We then looked at all transactions over the last 36 months and filtered them by those homes that had sold twice within any 12-month period. We filtered further by those with a difference between the first and second sale of greater than $25,000, the gross margin. There were roughly 3600 transactions that met our criteria. Our thesis was that those houses would be fix and flips. To test the theory, we took a random sample of 100 and checked the descriptions for both transactions. What we found for 99 out of the 100 were descriptions of the first transactions that typically looked like this: “Bank sale. Sold as is. Bring your tool belt. Needs TLC.” For the second transaction we typically found descriptions that described the house as “A complete remodel. Slab granite, travertine tile, cherry kitchen cabinets. Bring your pickiest buyers.”
Our conclusions?
· The low-end neighborhoods that historically have had high foreclosure rates today have a significantly lower percentage of bank sales and more remodeled sales.
· It is becoming more and more difficult to buy properties in these neighborhoods at bargain prices.
· Really good deals attract multiple offers and contracts are written within days of the listing, with premiums being paid over the asking prices.
· The gross margins for fix and flips (the difference between the first sales price and the second sales price) are steadily increasing and for all of Denver now average more than $80,000.
· Using our data analyses it is possible to identify which neighborhoods have considerable price decline still to pass through, which ones are at the bottom, and which ones are on the rise.
· Below sales price of $325,000 is a seller’s market, above it is a buyer’s market.
The City and County of Denver’s Office of Economic Development that is charged with developing a plan to use the $6 million mentioned earlier.

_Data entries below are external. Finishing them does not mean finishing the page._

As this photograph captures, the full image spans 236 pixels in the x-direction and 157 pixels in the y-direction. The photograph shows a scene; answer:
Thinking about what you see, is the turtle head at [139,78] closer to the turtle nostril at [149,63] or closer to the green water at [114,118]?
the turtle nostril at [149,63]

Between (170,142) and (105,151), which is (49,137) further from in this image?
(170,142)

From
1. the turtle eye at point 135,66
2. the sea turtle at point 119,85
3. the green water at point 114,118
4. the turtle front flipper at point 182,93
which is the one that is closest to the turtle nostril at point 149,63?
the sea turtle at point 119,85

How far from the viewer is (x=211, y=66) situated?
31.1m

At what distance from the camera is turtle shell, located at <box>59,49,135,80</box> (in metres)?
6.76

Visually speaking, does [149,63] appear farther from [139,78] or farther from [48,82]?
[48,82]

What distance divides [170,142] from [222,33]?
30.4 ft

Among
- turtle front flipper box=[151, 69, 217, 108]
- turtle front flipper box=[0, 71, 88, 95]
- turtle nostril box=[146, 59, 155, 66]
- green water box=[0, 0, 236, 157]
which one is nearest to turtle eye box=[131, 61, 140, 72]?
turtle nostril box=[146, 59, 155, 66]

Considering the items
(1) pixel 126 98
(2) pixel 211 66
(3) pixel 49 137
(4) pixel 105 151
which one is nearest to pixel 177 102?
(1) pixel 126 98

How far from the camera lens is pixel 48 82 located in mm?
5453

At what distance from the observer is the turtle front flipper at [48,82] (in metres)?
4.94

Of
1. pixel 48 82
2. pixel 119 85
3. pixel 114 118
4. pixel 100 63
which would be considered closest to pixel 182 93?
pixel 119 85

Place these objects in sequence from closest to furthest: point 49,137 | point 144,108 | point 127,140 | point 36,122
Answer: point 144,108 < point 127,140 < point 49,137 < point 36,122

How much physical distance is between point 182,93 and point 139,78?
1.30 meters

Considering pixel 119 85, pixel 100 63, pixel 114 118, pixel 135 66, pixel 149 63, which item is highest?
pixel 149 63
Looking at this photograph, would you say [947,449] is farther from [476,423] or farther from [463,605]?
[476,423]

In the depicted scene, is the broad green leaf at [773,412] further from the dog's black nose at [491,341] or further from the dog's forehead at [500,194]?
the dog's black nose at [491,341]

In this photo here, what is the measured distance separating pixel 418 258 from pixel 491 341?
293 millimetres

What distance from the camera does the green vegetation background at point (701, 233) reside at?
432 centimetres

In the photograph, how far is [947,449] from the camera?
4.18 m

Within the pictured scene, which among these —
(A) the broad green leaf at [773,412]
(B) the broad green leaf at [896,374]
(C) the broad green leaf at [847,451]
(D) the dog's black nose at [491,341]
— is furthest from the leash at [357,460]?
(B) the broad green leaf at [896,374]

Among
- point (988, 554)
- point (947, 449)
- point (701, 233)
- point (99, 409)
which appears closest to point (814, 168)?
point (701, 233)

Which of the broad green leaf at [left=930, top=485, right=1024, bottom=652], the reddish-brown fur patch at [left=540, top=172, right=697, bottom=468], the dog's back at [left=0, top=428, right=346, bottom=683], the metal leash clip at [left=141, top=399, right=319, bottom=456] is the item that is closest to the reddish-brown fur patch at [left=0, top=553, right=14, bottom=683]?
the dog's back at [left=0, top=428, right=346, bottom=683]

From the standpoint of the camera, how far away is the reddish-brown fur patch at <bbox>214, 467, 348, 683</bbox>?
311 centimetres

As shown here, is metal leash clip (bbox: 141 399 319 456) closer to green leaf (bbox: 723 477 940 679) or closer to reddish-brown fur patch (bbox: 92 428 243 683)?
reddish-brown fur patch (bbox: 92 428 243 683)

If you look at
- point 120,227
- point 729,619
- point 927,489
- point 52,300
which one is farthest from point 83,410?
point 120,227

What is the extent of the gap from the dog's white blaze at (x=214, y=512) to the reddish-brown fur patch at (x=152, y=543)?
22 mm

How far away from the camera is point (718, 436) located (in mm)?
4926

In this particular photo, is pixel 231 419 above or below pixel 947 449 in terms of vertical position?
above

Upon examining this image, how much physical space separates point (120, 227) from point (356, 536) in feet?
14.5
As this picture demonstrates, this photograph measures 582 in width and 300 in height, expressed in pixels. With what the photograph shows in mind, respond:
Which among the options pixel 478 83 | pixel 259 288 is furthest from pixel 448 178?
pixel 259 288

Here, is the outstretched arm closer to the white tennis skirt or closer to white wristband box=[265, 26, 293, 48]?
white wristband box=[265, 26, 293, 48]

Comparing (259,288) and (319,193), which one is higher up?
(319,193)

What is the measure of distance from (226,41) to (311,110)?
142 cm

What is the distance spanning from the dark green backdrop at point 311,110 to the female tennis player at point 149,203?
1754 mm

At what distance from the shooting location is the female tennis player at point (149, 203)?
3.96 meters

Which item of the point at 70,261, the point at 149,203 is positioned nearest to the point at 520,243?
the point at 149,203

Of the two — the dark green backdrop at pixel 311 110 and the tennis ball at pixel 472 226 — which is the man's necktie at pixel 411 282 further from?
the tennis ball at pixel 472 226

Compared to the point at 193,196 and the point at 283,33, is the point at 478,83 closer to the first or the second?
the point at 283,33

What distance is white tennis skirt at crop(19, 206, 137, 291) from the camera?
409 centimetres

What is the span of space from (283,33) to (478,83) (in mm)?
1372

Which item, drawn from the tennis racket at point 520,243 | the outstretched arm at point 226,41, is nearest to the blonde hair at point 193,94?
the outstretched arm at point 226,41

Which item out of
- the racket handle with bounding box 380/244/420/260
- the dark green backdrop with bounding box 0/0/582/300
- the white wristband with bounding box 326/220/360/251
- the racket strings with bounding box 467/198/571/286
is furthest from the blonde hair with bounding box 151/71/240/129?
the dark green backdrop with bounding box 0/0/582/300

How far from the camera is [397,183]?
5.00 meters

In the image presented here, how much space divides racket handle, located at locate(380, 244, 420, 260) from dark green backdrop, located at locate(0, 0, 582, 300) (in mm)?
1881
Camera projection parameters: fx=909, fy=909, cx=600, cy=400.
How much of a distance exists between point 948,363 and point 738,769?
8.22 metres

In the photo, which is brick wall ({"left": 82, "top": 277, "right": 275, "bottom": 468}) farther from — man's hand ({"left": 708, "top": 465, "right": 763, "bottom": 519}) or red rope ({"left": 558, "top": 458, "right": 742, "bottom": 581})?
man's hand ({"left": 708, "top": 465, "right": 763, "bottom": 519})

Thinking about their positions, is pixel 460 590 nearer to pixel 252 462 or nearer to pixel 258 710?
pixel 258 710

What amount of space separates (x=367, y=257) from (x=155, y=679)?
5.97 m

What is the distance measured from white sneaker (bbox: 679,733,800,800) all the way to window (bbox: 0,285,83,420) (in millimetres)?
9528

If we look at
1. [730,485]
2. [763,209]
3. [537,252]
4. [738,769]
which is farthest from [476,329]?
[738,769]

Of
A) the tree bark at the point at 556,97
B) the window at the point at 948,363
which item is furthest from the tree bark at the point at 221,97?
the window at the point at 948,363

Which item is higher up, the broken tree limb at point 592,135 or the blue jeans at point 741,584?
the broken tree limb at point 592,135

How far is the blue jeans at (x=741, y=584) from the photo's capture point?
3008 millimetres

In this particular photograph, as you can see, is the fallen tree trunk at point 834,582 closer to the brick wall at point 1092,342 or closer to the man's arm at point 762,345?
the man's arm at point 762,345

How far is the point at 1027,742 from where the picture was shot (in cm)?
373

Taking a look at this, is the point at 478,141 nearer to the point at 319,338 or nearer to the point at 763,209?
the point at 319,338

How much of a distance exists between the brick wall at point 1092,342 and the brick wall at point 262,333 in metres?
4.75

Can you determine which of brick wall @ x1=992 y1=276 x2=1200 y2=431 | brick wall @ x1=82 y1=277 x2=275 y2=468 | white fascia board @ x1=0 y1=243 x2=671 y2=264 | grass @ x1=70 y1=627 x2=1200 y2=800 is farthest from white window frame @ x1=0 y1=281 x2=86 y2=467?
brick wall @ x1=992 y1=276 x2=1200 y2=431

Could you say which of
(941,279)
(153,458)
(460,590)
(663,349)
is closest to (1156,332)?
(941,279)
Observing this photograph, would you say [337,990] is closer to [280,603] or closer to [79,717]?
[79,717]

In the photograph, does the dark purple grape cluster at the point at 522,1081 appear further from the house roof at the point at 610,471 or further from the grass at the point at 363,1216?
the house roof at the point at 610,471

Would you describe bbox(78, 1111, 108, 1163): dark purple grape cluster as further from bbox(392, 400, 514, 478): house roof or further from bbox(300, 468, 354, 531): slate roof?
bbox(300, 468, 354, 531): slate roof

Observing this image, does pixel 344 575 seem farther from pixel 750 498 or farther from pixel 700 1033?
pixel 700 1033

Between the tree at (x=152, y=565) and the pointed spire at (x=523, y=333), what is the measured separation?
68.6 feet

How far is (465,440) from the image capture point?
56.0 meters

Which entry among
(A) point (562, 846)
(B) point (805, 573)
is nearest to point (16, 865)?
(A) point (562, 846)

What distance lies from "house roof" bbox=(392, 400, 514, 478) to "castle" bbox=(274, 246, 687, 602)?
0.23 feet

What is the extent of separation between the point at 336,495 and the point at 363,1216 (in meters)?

The neighborhoods where they had planned to spend the monies were some of the neighborhoods with the greatest fix and flip activity, where the bottom had been reached and where prices were on the rise. Their plan was to compete with the private sector. In effect, they would take the private sector’s money to do a chore not needed and in so doing, compete with the private sector, driving up prices further and making housing more unaffordable for those who need affordable housing the most.
Further conclusions:
· Not all low-end homebuyers have bad credit. There is significant pent up demand that can be met by competent fix and flip activity.
· Real estate investors are not all ravenous heartless pigs. There are many who are providing a needed service to their communities: making nice, ready-to-move-in properties available to the first-time homebuyer.
· The Office of Economic Development of the City and County of Denver has a $6 million pile of cash burning a hole in its pocket and it does not know where to invest it. Can they give it back?
Our point is this. The private sector can fix this problem. Keep the government out of it. If there is an opportunity to buy low (first year of business school) and to sell high (second year) the private sector will find it.
Your mission, dear reader, if you chose to accept it, is to inform the world that there are opportunities in the real estate market that we have not seen since the great depression. If you have moved cash into your 401K, move to investing in real estate.